• GIVEN INFORMATION:
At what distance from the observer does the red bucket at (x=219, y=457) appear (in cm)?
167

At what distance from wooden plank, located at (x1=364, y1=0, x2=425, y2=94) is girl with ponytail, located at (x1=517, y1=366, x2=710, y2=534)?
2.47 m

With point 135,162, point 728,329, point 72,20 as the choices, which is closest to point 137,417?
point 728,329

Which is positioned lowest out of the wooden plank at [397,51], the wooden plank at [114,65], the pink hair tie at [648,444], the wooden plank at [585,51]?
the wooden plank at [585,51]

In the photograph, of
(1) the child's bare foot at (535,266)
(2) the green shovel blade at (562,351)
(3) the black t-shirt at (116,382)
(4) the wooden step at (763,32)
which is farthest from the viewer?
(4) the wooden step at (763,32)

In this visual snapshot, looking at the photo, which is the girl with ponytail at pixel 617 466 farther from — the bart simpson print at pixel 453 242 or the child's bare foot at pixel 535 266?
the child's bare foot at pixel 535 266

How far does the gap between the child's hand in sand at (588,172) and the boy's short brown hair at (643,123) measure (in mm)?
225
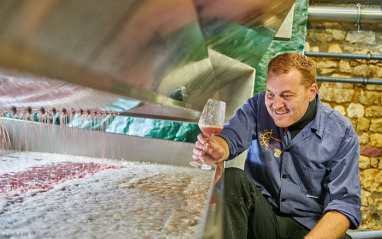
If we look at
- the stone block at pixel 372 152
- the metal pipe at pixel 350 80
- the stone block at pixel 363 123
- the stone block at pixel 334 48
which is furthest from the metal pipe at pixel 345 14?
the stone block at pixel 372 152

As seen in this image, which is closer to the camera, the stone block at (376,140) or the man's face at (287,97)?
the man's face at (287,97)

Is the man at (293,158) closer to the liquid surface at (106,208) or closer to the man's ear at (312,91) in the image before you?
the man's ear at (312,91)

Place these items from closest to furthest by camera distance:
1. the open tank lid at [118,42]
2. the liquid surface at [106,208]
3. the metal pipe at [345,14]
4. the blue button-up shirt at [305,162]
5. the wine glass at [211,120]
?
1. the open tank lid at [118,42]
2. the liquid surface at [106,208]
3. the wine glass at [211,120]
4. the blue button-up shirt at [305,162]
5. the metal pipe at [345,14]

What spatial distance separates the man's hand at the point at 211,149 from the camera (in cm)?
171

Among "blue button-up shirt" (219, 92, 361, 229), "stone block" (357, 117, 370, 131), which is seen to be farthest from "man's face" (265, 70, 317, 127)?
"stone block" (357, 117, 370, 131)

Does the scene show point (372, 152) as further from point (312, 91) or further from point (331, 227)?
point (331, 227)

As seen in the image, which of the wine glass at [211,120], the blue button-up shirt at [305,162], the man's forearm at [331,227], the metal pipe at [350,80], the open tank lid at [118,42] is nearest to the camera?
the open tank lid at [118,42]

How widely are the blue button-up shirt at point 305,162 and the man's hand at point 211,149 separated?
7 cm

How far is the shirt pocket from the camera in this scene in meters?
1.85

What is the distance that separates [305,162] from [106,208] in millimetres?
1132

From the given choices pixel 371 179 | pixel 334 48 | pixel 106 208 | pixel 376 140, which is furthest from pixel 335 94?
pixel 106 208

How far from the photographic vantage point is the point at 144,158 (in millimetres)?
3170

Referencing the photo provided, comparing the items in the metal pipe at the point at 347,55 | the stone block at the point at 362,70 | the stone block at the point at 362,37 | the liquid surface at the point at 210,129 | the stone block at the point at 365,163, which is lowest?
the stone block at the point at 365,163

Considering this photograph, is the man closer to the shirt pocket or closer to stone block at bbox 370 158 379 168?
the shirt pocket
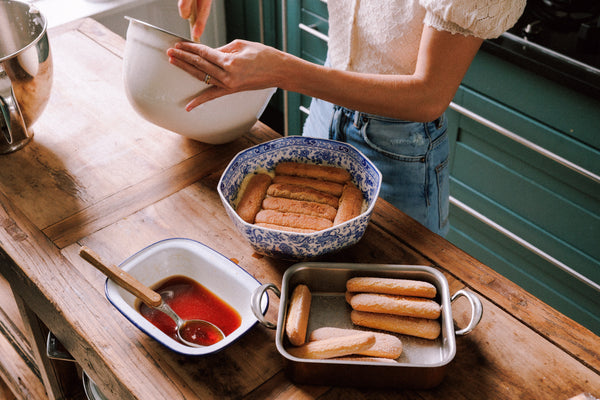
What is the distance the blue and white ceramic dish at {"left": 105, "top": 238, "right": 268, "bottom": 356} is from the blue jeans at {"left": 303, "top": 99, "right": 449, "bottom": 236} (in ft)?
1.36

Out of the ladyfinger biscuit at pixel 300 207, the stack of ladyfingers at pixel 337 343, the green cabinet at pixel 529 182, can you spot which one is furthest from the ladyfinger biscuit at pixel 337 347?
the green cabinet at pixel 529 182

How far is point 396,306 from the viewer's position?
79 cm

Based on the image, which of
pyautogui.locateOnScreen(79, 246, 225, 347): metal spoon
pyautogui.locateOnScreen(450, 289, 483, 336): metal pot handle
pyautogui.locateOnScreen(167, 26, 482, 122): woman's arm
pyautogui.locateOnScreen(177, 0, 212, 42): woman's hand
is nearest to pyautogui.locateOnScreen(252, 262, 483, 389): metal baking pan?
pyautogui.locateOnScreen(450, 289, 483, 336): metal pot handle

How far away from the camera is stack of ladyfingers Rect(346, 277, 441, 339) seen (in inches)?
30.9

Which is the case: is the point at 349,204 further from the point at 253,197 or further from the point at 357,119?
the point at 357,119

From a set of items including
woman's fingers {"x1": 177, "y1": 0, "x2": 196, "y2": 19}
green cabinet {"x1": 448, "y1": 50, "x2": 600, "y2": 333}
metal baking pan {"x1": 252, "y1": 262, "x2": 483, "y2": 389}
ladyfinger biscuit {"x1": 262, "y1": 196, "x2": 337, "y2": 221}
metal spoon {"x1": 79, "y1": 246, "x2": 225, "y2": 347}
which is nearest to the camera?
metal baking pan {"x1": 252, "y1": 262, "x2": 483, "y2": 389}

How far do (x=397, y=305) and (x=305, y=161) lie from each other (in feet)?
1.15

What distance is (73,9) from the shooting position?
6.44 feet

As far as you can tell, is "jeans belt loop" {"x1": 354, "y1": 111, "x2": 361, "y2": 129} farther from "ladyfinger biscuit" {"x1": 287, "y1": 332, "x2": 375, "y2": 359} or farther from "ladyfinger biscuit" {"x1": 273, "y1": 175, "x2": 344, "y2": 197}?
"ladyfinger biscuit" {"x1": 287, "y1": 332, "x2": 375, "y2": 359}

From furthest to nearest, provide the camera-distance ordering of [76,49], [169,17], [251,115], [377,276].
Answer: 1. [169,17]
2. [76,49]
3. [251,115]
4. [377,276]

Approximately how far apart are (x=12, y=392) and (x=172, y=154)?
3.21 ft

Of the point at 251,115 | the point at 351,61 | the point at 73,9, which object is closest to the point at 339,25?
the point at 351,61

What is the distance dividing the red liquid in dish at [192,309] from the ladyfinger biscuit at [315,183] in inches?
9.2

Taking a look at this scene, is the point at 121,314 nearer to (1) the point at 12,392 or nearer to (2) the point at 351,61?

• SHORT TASK: Repeat the material above word for word, please, apart from its images.

• WRITTEN ANSWER:
At what distance from the observer does the red bucket at (x=219, y=457) appear (in cm)?
167

At what distance from wooden plank, located at (x1=364, y1=0, x2=425, y2=94) is girl with ponytail, located at (x1=517, y1=366, x2=710, y2=534)?
2.47 m

With point 135,162, point 728,329, point 72,20 as the choices, which is closest to point 137,417?
point 728,329

Which is positioned lowest out of the wooden plank at [397,51], the wooden plank at [114,65], the pink hair tie at [648,444], the wooden plank at [585,51]?
the wooden plank at [585,51]

In the photograph, of
(1) the child's bare foot at (535,266)
(2) the green shovel blade at (562,351)
(3) the black t-shirt at (116,382)
(4) the wooden step at (763,32)
which is farthest from the viewer?
(4) the wooden step at (763,32)

In this visual snapshot, looking at the photo, which is the girl with ponytail at pixel 617 466 farther from — the bart simpson print at pixel 453 242 or the child's bare foot at pixel 535 266?
the child's bare foot at pixel 535 266

How far does the gap between the child's hand in sand at (588,172) and the boy's short brown hair at (643,123) measure (in mm)?
225
If we look at
- the stone block at pixel 372 152
- the metal pipe at pixel 350 80
- the stone block at pixel 363 123
- the stone block at pixel 334 48
which is furthest from the metal pipe at pixel 345 14?
the stone block at pixel 372 152

As seen in this image, which is closer to the camera, the stone block at (376,140) or the man's face at (287,97)?
the man's face at (287,97)

Is the man at (293,158) closer to the liquid surface at (106,208) or closer to the man's ear at (312,91) in the image before you?
the man's ear at (312,91)

Place these items from closest to furthest by camera distance:
1. the open tank lid at [118,42]
2. the liquid surface at [106,208]
3. the metal pipe at [345,14]
4. the blue button-up shirt at [305,162]
5. the wine glass at [211,120]
?
1. the open tank lid at [118,42]
2. the liquid surface at [106,208]
3. the wine glass at [211,120]
4. the blue button-up shirt at [305,162]
5. the metal pipe at [345,14]

What spatial distance separates the man's hand at the point at 211,149 from the camera (in cm)?
171

Among "blue button-up shirt" (219, 92, 361, 229), "stone block" (357, 117, 370, 131), which is seen to be farthest from "man's face" (265, 70, 317, 127)?
"stone block" (357, 117, 370, 131)

Does the scene show point (372, 152) as further from point (312, 91) or further from point (331, 227)?
point (331, 227)

As seen in the image, which of the wine glass at [211,120], the blue button-up shirt at [305,162], the man's forearm at [331,227], the metal pipe at [350,80], the open tank lid at [118,42] is nearest to the camera?
the open tank lid at [118,42]

How widely are the blue button-up shirt at point 305,162 and the man's hand at point 211,149 separated?
7 cm

How far is the shirt pocket from the camera in this scene in meters?
1.85

What is the distance that separates [305,162] from [106,208] in millimetres?
1132

From the given choices pixel 371 179 | pixel 334 48 | pixel 106 208 | pixel 376 140, which is furthest from pixel 335 94?
pixel 106 208

How far from the photographic vantage point is the point at 144,158 (in millimetres)?
3170

Referencing the photo provided, comparing the items in the metal pipe at the point at 347,55 | the stone block at the point at 362,70 | the stone block at the point at 362,37 | the liquid surface at the point at 210,129 | the stone block at the point at 365,163, which is lowest?
the stone block at the point at 365,163

Considering this photograph, is the man closer to the shirt pocket or closer to stone block at bbox 370 158 379 168?
the shirt pocket
What is the distance the blue and white ceramic dish at {"left": 105, "top": 238, "right": 268, "bottom": 356} is from the blue jeans at {"left": 303, "top": 99, "right": 449, "bottom": 236} (in ft)?
1.36

Out of the ladyfinger biscuit at pixel 300 207, the stack of ladyfingers at pixel 337 343, the green cabinet at pixel 529 182, can you spot which one is furthest from the ladyfinger biscuit at pixel 337 347?
the green cabinet at pixel 529 182

How far is point 396,306 from the viewer's position?
79 cm

Based on the image, which of
pyautogui.locateOnScreen(79, 246, 225, 347): metal spoon
pyautogui.locateOnScreen(450, 289, 483, 336): metal pot handle
pyautogui.locateOnScreen(167, 26, 482, 122): woman's arm
pyautogui.locateOnScreen(177, 0, 212, 42): woman's hand
is nearest to pyautogui.locateOnScreen(252, 262, 483, 389): metal baking pan?
pyautogui.locateOnScreen(450, 289, 483, 336): metal pot handle

How far away from the camera is stack of ladyfingers Rect(346, 277, 441, 339) seen (in inches)?
30.9

Which is the case: is the point at 349,204 further from the point at 253,197 or further from the point at 357,119?
the point at 357,119

From a set of items including
woman's fingers {"x1": 177, "y1": 0, "x2": 196, "y2": 19}
green cabinet {"x1": 448, "y1": 50, "x2": 600, "y2": 333}
metal baking pan {"x1": 252, "y1": 262, "x2": 483, "y2": 389}
ladyfinger biscuit {"x1": 262, "y1": 196, "x2": 337, "y2": 221}
metal spoon {"x1": 79, "y1": 246, "x2": 225, "y2": 347}
which is nearest to the camera?
metal baking pan {"x1": 252, "y1": 262, "x2": 483, "y2": 389}

How far do (x=397, y=305) and (x=305, y=161) lie from each other (in feet)?
1.15

What distance is (73,9) from the shooting position?
6.44 feet

As far as you can tell, is "jeans belt loop" {"x1": 354, "y1": 111, "x2": 361, "y2": 129} farther from "ladyfinger biscuit" {"x1": 287, "y1": 332, "x2": 375, "y2": 359} or farther from "ladyfinger biscuit" {"x1": 273, "y1": 175, "x2": 344, "y2": 197}?
"ladyfinger biscuit" {"x1": 287, "y1": 332, "x2": 375, "y2": 359}

From furthest to nearest, provide the camera-distance ordering of [76,49], [169,17], [251,115], [377,276].
Answer: 1. [169,17]
2. [76,49]
3. [251,115]
4. [377,276]

Approximately how far apart are (x=12, y=392) and (x=172, y=154)?
3.21 ft

Of the point at 251,115 | the point at 351,61 | the point at 73,9, which object is closest to the point at 339,25?
the point at 351,61

What is the distance dividing the red liquid in dish at [192,309] from the ladyfinger biscuit at [315,183] in inches?
9.2

Taking a look at this scene, is the point at 121,314 nearer to (1) the point at 12,392 or nearer to (2) the point at 351,61?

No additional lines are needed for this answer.